### DATA ROWS
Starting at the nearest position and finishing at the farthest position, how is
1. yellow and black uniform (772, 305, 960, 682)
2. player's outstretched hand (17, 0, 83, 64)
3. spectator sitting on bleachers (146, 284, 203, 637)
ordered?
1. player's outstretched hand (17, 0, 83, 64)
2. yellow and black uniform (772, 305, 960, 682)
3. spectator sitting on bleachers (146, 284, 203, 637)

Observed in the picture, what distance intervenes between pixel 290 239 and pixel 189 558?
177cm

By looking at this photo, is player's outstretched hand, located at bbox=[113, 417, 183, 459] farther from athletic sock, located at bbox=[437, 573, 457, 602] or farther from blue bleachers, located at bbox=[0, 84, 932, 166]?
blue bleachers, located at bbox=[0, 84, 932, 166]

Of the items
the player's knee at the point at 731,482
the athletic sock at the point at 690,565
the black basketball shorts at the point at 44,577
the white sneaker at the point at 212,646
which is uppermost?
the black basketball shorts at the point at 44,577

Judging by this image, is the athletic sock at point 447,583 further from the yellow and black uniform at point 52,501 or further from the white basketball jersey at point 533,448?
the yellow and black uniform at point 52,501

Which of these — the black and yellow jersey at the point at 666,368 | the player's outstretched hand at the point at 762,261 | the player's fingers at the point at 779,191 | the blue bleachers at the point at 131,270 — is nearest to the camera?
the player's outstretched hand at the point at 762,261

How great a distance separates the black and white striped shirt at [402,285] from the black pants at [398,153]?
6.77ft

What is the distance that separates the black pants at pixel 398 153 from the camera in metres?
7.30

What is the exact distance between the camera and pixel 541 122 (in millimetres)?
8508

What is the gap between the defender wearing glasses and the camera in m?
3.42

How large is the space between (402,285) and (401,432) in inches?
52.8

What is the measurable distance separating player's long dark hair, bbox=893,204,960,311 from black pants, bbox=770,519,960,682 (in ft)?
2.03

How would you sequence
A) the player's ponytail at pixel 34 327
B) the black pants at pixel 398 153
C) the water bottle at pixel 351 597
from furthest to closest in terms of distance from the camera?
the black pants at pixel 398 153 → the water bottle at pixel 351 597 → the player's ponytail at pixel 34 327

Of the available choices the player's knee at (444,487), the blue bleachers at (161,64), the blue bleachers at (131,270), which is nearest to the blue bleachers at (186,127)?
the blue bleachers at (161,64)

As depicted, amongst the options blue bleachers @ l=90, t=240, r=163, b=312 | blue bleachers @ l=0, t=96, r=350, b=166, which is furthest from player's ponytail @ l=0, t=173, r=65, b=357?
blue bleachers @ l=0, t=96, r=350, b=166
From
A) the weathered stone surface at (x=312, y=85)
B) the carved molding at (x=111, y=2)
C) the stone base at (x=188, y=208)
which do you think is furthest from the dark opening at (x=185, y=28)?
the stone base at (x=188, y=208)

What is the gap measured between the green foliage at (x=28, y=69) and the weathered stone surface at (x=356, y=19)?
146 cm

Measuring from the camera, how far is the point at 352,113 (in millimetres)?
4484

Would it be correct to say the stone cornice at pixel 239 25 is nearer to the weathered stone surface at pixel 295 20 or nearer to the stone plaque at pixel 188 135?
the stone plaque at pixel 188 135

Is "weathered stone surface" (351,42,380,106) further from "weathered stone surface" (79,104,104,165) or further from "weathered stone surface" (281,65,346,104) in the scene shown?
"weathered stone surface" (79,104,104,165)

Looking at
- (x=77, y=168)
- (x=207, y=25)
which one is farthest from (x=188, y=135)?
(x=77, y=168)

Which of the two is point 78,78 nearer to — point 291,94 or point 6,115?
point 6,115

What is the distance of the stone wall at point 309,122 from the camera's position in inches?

### GIVEN PROBLEM
Render the data above, from the line with "What is the distance that" up to and including the line with "the black pants at pixel 398 153 →", as a numbered list without blank lines.

### RESULT FOR THIS EXERCISE
1. What is the distance that separates the black pants at pixel 398 153 from the camera in metres?
2. 7.30
3. What is the exact distance between the camera and pixel 541 122 (in millimetres)?
4. 8508
5. What is the gap between the defender wearing glasses and the camera in m?
6. 3.42
7. How large is the space between (402,285) and (401,432) in inches?
8. 52.8
9. What is the measurable distance separating player's long dark hair, bbox=893,204,960,311 from black pants, bbox=770,519,960,682 (in ft)?
10. 2.03
11. How would you sequence
12. A) the player's ponytail at pixel 34 327
13. B) the black pants at pixel 398 153
14. C) the water bottle at pixel 351 597
15. from furthest to closest in terms of distance from the camera?
16. the black pants at pixel 398 153 → the water bottle at pixel 351 597 → the player's ponytail at pixel 34 327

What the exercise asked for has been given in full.